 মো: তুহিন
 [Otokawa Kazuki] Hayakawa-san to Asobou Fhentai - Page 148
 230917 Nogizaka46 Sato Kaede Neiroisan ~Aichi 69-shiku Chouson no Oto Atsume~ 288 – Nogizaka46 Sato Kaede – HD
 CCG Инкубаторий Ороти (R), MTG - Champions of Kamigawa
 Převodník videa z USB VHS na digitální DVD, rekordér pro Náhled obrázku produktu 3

--

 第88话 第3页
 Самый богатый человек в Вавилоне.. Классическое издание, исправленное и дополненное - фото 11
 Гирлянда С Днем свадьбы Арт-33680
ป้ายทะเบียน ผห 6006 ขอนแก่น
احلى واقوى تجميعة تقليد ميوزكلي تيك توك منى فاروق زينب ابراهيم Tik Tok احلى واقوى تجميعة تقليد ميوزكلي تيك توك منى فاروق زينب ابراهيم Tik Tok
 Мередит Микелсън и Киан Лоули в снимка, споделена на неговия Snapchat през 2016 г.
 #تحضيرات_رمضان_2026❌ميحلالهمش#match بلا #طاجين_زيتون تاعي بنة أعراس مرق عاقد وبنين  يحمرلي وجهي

--

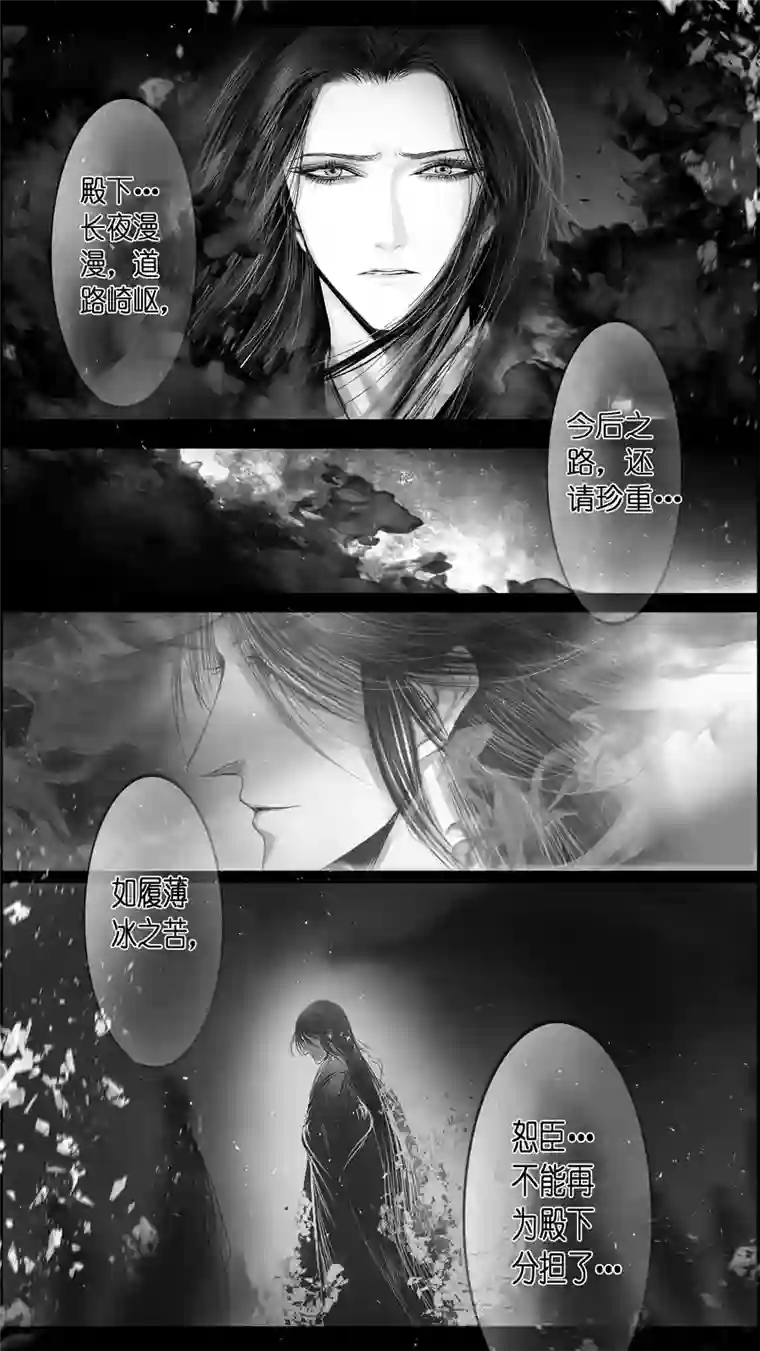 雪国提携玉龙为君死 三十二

= Assignment =
What is asked for is an exact copy of the lines above from the one containing "230917 Nogizaka46 Sato" through the one containing "Převodník videa z", and only those.

= Solution for this exercise =
 230917 Nogizaka46 Sato Kaede Neiroisan ~Aichi 69-shiku Chouson no Oto Atsume~ 288 – Nogizaka46 Sato Kaede – HD
 CCG Инкубаторий Ороти (R), MTG - Champions of Kamigawa
 Převodník videa z USB VHS na digitální DVD, rekordér pro Náhled obrázku produktu 3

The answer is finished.